TASK TO CARRY OUT
Pick out each line of the items below that contains the word "higher", and copy those lines in full.

DATASET RECORDS
————

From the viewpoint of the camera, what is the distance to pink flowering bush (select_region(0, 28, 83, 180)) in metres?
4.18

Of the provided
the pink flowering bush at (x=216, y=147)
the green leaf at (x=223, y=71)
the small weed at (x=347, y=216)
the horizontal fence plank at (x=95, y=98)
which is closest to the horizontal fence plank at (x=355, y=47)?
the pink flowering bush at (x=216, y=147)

————

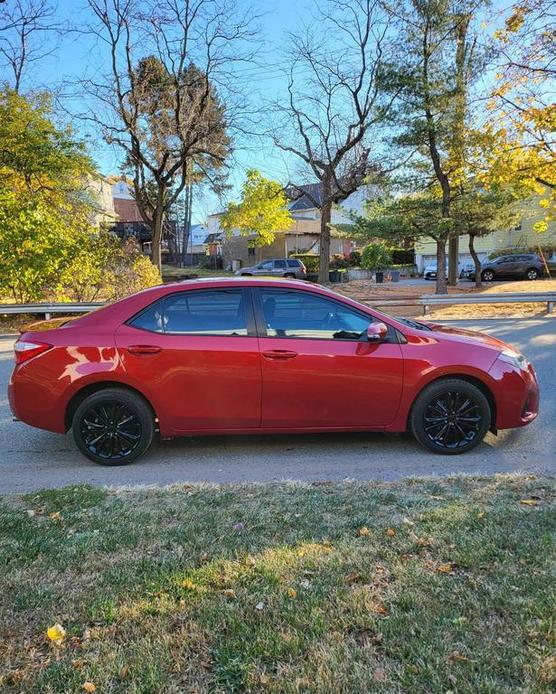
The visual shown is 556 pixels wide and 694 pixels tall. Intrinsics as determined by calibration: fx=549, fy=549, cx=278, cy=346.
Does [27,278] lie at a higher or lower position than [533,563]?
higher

————

RESULT FOR THIS TASK
Does [27,278] lie at a higher or lower position than [533,563]?
higher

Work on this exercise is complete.